野に出でよ

 私たちの年代の卒業生にとっては、学寮と言えば茅ケ崎や大磯の寮を思い出します。望秀学寮はもちろんのこと、東明学林もまだ出来ていなかったからです。神奈川県大井町にある本学の研修施設「東明学林」は1977(昭和52)年の3月に竣工式を迎えました。

(東明学林から望む富士山)
toumei
 
 東明学林の「東明」とはもちろん、創立者人見圓吉先生のことで、先生の雅号です。
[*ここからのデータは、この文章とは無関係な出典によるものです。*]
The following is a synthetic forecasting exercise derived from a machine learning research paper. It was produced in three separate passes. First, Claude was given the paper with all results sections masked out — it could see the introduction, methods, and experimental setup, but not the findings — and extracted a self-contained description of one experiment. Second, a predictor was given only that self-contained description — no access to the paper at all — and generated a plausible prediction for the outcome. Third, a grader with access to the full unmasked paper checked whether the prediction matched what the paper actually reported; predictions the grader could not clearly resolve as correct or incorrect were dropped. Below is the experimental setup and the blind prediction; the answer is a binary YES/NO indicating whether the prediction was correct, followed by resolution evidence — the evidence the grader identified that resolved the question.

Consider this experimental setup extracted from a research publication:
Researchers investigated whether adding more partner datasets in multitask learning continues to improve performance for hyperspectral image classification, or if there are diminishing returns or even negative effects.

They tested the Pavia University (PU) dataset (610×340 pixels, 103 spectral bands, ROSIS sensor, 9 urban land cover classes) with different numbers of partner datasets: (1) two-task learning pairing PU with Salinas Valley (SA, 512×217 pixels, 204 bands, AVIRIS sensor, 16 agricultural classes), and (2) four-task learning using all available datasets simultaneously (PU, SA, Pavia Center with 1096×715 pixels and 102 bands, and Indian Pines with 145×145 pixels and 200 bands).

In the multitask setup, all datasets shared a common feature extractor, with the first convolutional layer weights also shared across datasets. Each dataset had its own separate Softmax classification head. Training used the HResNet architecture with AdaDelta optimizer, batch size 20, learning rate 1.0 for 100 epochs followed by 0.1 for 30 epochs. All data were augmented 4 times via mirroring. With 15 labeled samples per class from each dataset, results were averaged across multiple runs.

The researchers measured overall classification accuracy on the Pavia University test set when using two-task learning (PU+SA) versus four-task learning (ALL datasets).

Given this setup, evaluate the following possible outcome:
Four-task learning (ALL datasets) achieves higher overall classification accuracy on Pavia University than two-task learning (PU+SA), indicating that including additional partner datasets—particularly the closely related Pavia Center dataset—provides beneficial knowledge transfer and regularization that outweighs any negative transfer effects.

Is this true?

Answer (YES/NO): NO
東明学林は酒匂川を眼下に見下ろす12万平方メートルに近い自然の山の傾斜地をうまく利用して建てられた白亜の寮舎です。
 
 学林の入口近くには、創立者人見圓吉先生の詩碑があります。それは、富士山が一番美しく見える所に置かれていて、「ふるさとの碑」と名付けられています。先生の生まれ故郷、岡山産の赤花崗岩には、私の大好きな詩が刻まれています。
 
(ふるさとの碑)
ふるさとの碑

  
        人見東明

  
野に出でよ
あかときの光
草の葉 露にぬれ

地を踏め
やわらかに また
冷やゝかな
地をふめよ 足うらで

風さわやかに
木の葉を揺り
鳥の胸毛をふく

空を見よ
うつくしき空に
雲はたゞよう

野に出でよ 愛の野へ
野は自然の胸
つねに静かにして
安らかなり

 
 もうすぐ夜が明けそうな気配をわずかに見せつつも、まだ薄暗い「あかとき」。露のおりた草の中に足を踏み入れると、ひんやりとした大地を足裏に感じる。そんな感覚って、いつ体験したかはすぐに思い出せなくても、なんとなく分かりますよね。しっかりと足裏で大地を踏みしめると、いつも変わらずに自分を支え抱いていてくれる大自然の力が体に沁み込んで来るように思いませんか。
 
 東明先生たちと早稲田詩社を結成した野口雨情の田園詩集『枯草』の中に、「踏青(とうせい)」と題した詩があります。次はその1節です。
 

君よ青きを踏みたまへ
いざ野に出でて踏みたまへ
踏めば緑の若草に
ああ春の香は深からむ

 
 踏青とは、春の青草を踏んで遊ぶことや春に行われる郊外の散歩のことで、唐詩ではよく用いられることばだそうです。東明先生の詩も春に詠まれたのでしょうか。
 
 この歌碑の横には「学父の碑」があります。そこには東明学林開設当初から、創立者の分骨が祀られています。そして1995(平成7)年の3月には、これまで別々の場所に納められていた学母人見緑先生の分骨も合祀されました。毎年5月にはどなたでも東明学林内のツツジの花を楽しんでいただけるイベントもあります。是非、お訪ねください。そして、東明先生の歌碑と校祖夫妻の碑にお参りし、そこから正面に見える富士山を堪能してください。